## Work task
Reproduce the passage about Al Gore's economic speech word for word, from "Shifting from the" to "prove to be.".

## Text provided
For months, Vice President Al Gore has been blasting Bachman-Turner Overdrive’s cloying “You Ain’t Seen Nothing Yet” as the intro to many of his campaign appearances, also using the song’s title as his corny tag line.
On Wednesday, at a much-promoted speech at Cleveland State University — with former Treasury Secretary Robert Rubin fastened to him like a lapel pin — Gore tried to answer, in economic terms, the natural question raised by the song: Well, what is next? How can Gore promise an improvement over a time of unquestioned economic prosperity?
Shifting from the casually dressed, populist speed-freak mien that has marked his rally appearances lately to his more serious, banker-suited, statesmanlike, plodding demeanor, Gore laid out 10 goals of his economic plan — ones lofty and hard for a Democratic audience not to applaud, however pie in the sky actually achieving them might prove to be.

## Source data
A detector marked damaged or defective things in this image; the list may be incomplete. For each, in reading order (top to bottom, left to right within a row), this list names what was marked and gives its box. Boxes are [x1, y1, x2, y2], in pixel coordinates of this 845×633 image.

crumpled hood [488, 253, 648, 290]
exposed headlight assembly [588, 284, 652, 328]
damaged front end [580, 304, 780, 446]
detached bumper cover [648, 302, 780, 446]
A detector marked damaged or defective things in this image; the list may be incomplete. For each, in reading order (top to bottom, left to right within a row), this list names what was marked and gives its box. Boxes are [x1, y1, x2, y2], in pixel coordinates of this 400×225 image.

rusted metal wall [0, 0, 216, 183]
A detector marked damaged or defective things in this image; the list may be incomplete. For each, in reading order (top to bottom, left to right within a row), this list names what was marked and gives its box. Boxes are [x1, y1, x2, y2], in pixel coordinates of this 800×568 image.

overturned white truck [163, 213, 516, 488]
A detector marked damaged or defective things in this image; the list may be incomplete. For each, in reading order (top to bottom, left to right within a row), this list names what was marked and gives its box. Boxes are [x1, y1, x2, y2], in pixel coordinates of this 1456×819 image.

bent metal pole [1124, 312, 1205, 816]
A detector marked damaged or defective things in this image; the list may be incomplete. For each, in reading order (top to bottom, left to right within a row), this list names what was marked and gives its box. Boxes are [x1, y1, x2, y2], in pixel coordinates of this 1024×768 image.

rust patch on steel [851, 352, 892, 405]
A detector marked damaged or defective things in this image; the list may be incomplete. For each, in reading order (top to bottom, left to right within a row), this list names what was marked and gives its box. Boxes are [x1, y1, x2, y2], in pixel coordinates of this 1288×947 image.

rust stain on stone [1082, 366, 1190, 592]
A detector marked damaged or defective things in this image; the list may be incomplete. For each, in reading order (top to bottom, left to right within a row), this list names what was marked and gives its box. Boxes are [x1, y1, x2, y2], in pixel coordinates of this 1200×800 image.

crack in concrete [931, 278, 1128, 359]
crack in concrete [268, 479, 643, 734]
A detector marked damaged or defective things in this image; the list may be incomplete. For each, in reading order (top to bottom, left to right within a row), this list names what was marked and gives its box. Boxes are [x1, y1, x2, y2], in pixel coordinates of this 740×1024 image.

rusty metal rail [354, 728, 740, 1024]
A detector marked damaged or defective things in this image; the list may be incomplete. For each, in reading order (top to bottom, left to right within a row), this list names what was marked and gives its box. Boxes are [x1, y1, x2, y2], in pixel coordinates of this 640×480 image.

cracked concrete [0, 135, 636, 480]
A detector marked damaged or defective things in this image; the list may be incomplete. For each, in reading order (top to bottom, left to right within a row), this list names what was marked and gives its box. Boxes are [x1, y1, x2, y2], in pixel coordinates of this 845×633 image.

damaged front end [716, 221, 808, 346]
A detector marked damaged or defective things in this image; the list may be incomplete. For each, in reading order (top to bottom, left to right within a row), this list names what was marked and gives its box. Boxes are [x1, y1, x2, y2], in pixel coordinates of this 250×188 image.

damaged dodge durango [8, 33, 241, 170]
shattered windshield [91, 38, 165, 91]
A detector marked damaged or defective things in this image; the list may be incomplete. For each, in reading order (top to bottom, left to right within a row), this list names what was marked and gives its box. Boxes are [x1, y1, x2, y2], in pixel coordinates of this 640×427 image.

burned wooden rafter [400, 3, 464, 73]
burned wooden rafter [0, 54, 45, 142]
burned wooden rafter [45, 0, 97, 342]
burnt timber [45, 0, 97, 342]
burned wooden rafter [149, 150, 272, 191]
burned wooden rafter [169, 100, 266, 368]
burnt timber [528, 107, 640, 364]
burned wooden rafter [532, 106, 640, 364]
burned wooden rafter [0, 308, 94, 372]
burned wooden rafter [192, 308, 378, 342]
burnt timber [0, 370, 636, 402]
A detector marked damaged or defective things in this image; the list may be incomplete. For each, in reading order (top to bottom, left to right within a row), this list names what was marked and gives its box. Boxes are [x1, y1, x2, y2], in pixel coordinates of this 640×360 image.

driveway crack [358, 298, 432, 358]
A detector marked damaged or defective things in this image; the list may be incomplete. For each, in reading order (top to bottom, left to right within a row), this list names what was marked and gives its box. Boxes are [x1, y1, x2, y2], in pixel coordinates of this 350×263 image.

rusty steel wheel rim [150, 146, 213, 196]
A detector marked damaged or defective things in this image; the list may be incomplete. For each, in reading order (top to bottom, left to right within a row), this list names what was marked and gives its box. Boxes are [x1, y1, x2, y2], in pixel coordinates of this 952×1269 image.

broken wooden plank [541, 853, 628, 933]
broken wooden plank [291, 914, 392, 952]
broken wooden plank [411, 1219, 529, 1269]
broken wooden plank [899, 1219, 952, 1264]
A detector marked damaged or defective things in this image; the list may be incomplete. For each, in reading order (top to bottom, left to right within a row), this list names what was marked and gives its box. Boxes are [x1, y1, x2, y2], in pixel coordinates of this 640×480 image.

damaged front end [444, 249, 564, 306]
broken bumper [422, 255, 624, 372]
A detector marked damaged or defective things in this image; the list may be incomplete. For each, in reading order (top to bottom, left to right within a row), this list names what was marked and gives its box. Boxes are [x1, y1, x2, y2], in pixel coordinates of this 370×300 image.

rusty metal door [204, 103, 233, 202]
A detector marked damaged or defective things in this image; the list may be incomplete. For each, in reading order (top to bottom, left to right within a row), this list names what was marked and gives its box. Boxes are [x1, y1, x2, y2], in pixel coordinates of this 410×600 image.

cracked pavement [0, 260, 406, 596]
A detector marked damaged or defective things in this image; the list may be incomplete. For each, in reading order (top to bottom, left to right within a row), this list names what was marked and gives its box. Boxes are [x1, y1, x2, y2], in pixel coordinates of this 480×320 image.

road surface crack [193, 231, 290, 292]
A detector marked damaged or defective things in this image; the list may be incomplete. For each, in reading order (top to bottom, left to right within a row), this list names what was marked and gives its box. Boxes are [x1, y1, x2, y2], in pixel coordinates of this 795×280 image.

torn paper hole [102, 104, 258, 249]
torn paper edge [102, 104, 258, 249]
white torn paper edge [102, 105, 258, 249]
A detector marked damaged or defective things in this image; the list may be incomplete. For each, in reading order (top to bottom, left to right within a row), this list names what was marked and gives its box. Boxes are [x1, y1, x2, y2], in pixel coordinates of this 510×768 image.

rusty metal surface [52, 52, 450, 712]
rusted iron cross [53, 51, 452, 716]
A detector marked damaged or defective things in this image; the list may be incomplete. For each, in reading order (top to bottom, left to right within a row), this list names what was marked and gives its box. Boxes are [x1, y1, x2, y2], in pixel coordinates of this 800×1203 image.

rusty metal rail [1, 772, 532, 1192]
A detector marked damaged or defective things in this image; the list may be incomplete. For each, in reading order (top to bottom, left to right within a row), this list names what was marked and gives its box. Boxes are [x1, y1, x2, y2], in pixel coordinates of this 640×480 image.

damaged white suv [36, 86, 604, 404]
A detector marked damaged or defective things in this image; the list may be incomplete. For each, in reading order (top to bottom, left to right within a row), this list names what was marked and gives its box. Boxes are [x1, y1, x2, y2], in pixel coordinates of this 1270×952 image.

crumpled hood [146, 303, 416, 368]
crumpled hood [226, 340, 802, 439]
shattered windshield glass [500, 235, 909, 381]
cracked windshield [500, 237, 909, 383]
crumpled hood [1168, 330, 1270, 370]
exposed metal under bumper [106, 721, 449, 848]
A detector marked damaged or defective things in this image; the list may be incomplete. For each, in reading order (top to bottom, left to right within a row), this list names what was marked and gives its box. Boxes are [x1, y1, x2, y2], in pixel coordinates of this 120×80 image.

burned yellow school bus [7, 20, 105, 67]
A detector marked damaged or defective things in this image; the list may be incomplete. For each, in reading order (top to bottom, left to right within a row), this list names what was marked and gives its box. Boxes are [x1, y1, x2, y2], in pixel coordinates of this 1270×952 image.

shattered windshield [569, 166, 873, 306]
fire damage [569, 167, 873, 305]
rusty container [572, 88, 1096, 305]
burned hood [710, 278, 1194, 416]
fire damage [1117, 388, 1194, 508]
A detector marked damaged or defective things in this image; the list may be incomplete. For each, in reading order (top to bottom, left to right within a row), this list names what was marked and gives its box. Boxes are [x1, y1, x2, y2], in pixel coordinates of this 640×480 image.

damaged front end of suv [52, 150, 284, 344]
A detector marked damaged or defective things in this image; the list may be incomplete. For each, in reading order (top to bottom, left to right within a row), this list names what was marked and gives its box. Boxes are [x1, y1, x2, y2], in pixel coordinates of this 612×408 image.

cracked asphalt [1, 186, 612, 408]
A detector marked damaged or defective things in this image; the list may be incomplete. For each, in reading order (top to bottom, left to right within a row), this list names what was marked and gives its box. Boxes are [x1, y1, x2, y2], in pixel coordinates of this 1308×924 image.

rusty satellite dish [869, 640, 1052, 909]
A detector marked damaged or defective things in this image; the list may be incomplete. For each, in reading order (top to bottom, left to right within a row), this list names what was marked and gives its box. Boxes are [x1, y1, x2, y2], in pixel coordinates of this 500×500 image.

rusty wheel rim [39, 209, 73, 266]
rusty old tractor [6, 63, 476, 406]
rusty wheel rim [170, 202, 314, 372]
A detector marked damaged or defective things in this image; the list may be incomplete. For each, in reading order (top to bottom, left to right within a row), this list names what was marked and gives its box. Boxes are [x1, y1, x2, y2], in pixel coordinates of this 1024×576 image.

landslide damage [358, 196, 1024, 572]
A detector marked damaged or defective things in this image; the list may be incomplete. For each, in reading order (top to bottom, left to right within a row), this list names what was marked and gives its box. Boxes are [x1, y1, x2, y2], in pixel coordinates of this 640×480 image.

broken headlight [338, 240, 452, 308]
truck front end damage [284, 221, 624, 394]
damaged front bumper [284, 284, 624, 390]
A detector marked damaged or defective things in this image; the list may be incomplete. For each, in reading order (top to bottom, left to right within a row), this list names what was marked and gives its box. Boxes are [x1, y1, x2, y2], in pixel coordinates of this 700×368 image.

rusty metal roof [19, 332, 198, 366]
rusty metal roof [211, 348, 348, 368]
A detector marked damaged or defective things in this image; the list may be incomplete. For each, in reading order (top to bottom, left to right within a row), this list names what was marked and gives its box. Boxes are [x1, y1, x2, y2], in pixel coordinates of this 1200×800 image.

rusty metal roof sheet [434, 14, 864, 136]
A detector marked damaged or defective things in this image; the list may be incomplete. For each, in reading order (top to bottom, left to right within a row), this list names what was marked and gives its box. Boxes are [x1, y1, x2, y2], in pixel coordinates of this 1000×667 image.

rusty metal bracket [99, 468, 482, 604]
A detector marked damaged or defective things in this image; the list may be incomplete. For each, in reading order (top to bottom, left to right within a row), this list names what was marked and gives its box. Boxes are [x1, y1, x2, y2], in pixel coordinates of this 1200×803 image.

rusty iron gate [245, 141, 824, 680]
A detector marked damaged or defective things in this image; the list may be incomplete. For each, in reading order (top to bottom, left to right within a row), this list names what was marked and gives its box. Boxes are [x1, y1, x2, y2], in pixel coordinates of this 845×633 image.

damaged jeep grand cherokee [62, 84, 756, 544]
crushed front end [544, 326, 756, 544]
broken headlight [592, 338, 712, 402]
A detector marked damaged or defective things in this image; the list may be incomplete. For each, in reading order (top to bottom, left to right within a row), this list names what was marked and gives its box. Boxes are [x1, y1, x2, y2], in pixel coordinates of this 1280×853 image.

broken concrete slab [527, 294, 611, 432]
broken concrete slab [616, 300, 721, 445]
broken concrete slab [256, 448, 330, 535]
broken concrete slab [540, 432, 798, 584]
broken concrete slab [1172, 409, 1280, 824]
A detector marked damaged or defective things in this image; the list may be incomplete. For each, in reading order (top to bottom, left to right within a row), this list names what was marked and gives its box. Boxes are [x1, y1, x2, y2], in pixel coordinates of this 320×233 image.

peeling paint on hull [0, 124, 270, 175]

## Exercise result
Shifting from the casually dressed, populist speed-freak mien that has marked his rally appearances lately to his more serious, banker-suited, statesmanlike, plodding demeanor, Gore laid out 10 goals of his economic plan — ones lofty and hard for a Democratic audience not to applaud, however pie in the sky actually achieving them might prove to be.